BuildKite run succeeds. A final review/check appreciated, but there's no hurry since we don't wanna merge this before spaCy 3.5 is released anyway.
It might also make sense to change the spacy requirements in the CI.
To >=3.4
?
Why is this change necessary?
Not doing that results in
ERROR: pip's dependency resolver does not currently take into account all the packages that are installed. This behaviour is the source of the following dependency conflicts.
spacy-experimental 0.5.0 requires spacy<3.4.0,>=3.3.0, but you have spacy 3.4.2 which is incompatible.
Ah, then I would change it to:
spacy-experimental>=0.2.0,<0.7.0
Can you rerun the tests with v3.4.2? It might also make sense to change the spacy requirements in the CI?

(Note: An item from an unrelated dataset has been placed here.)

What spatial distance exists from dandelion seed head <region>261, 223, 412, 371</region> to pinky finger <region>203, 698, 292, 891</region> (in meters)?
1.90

All tests succeed on BuildKite. What should we change the spacy
requirement to?
@adrianeboyd @svlandeg This is ready to go IMO (a last sanity check might not hurt). The dependency check was already included in spaCy v3.4.3, so I think there's no need to wait for v3.5 to merge this.
The benchmarks/nel
project seems to have unrelated changes?
The benchmarks/nel project seems to have unrelated changes?
That's true, but these are just formatting. Do you mind leaving them in? It's no issue to revert those either.
@adrianeboyd Do you feel the open issues have been addressed?
In this PR adding a correct spacy_version
in nel_emerson
would be okay, but if you're going to update the project code instead (which is fine!), please move these changes to a separate PR, and also add the correct spacy_version
requirements.
In this PR adding a correct spacy_version in nel_emerson would be okay, but if you're going to update the project code instead (which is fine!), please move these changes to a separate PR, and also add the correct spacy_version requirements.
Was about to write a comment in this regard. In order for the nel_emerson
tests to succeed, we can either
- limit
spacy_version
to < 3.5 or - update
KnowledgeBase
toInMemoryLookupKB
and limitspacy_version
to >= 3.5 or - add qualified imports everywhere - something like:
try:
# In case of >= 3.5
from spacy.kb import InMemoryLookupKB as KnowledgeBase
except ModuleNotFoundError:
# In case of < 3.5
from spacy.kb import KnowledgeBase
Inclined towards the first option. What do you think?
I realize that I don't think we highlighted how breaking the KnowledgeBase
changes were in all the release notes.
For this PR, I think adding spacy_version: ">=3.0.0,<3.5.0"
is fine. Any other options would be better as a separate PR (that would be merged before this one).